19

Moran’s I, a measure of spatial autocorrelation, is not a particularly robust statistic (it can be sensitive to skewed distributions of the spatial data attributes).

What are some more robust techniques for measuring spatial autocorrelation? I’m particularly interested in solutions that are readily available/implementable in a scripting language like R. If solutions apply to unique circumstances/data distributions, please specify those in your answer.


EDIT: I’m expanding the question with a few examples (in response to comments/answers to the original question)

It’s been suggested that permutation techniques (where a Moran’s I sampling distribution is generated using a Monte Carlo procedure) offers a robust solution. My understanding is that such test eliminates the need to make any assumptions about the Moran’s I distribution (given that the test statistic can be influenced by the spatial structure of the dataset) but, I fail to see how the permutation technique corrects for non-normally distributed attribute data. I offer two examples: one that demonstrates the influence of skewed data on local Moran’s I statistic, the other on global Moran’s I-–even under permutation tests.

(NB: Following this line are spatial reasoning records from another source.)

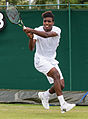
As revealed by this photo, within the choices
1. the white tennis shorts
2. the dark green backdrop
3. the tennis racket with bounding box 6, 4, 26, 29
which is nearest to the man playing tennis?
the white tennis shorts

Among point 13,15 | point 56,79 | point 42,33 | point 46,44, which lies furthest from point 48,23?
point 56,79

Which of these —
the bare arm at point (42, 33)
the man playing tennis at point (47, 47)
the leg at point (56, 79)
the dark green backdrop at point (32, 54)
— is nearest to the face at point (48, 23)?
the man playing tennis at point (47, 47)

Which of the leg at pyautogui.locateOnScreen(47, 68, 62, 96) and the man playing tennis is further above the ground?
the man playing tennis

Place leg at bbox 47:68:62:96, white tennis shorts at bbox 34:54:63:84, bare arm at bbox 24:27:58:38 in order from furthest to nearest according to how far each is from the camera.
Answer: white tennis shorts at bbox 34:54:63:84 → leg at bbox 47:68:62:96 → bare arm at bbox 24:27:58:38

I'll use Zhang et al.'s(2008) analyses as the first example. In their paper, they show attribute data distribution's influence on the local Moran’s I using permutation tests (9999 simulations). I’ve reproduced the authors’ hotspot results for lead (Pb) concentrations (at 5% confidence level) using the original data (left panel) and a log transformation of that same data (right panel) in GeoDa. Boxplots of the original and log-transformed Pb concentrations are also presented. Here, the number of significant hot spots nearly doubles when the data are transformed; this example shows that the local statistic is sensitive to attribute data distribution--even when using Monte Carlo techniques!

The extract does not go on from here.